Overcharging for Auto Insurance
The New York Times first reported that Wells Fargo was overcharging consumers for auto insurance. The article outlined that the newspaper had obtained records from Wells Fargo that showed roughly 800,000 people took out car loans with Wells Fargo. As part of the loan they were charged for auto insurance that they did not need. The report states as a result of the unnecessary car insurance charges approximately 274,000 consumers became delinquent and roughly 25,000 vehicles were wrongly repossessed. This practice occurred from 2006 until September 2016 when Wells Fargo would stopped the practice. The delinquency occurred when Wells Fargo added the insurance policy and charged the account without notifying the consumer of the added auto insurance policy monthly payment. Many states such as Arkansas, Michigan, Mississippi, Tennessee and Washington require a lender to notify the consumer when the lender takes out an insurance policy and adds the cost to the loan. Wells Fargo did not always notify the consumer before they took out the policy and charged the account.

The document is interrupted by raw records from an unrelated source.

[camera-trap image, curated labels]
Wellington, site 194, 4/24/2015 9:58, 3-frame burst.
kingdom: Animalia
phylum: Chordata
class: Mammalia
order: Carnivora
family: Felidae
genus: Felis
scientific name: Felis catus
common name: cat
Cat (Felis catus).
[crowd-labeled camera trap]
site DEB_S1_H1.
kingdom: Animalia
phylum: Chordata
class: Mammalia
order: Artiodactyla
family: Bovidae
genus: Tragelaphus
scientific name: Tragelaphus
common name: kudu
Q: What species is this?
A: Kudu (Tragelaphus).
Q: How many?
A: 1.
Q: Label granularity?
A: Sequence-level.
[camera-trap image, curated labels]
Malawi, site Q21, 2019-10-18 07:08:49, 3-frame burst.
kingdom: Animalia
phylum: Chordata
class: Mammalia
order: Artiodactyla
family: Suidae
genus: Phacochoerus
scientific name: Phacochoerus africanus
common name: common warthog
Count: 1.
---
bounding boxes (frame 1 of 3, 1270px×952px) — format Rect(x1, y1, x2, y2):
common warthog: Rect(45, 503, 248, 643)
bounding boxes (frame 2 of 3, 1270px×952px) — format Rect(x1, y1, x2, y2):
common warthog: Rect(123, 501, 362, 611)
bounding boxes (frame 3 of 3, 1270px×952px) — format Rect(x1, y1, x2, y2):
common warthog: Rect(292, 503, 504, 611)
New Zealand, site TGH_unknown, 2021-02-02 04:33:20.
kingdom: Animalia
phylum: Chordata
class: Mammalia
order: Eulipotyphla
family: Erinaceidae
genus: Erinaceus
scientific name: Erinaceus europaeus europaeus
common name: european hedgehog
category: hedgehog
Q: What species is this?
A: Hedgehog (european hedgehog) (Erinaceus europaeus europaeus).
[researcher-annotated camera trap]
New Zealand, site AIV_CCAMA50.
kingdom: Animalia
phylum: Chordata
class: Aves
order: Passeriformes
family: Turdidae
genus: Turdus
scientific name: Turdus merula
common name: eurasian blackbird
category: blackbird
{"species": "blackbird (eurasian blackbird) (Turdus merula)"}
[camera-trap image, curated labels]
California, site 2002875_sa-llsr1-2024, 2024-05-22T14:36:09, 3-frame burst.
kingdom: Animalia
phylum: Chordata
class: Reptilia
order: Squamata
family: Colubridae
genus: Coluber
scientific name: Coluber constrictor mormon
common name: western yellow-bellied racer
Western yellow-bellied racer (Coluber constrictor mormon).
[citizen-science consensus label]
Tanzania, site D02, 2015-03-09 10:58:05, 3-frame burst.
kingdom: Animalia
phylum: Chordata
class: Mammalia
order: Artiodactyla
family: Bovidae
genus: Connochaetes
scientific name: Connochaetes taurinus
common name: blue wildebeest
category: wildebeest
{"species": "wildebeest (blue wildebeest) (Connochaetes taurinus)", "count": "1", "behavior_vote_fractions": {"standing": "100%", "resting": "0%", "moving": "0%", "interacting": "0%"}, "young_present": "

While Wells Fargo, in a matter of days, agreed to voluntarily reimburse its customers the $80 Million it earned from the overcharging for the auto insurance; Wells Fargo has still not made consumers whole as the delinquencies caused by this practice impacted consumers credit reports and may have caused delinquencies on other loans when the consumer attempted to pay the higher amount to Wells Fargo.
Since these settlements and stories were made public, several key employees have left the bank, including CEO John Stumpf and Wells Fargo’s Board have sought return of bonuses and other money paid to both Stumpf and Carrie Tolstedt, the former head of the community bank unit. Time will tell whether Wells Fargo has really changed it lending practice and its culture of praying on consumers in order to make huge profits.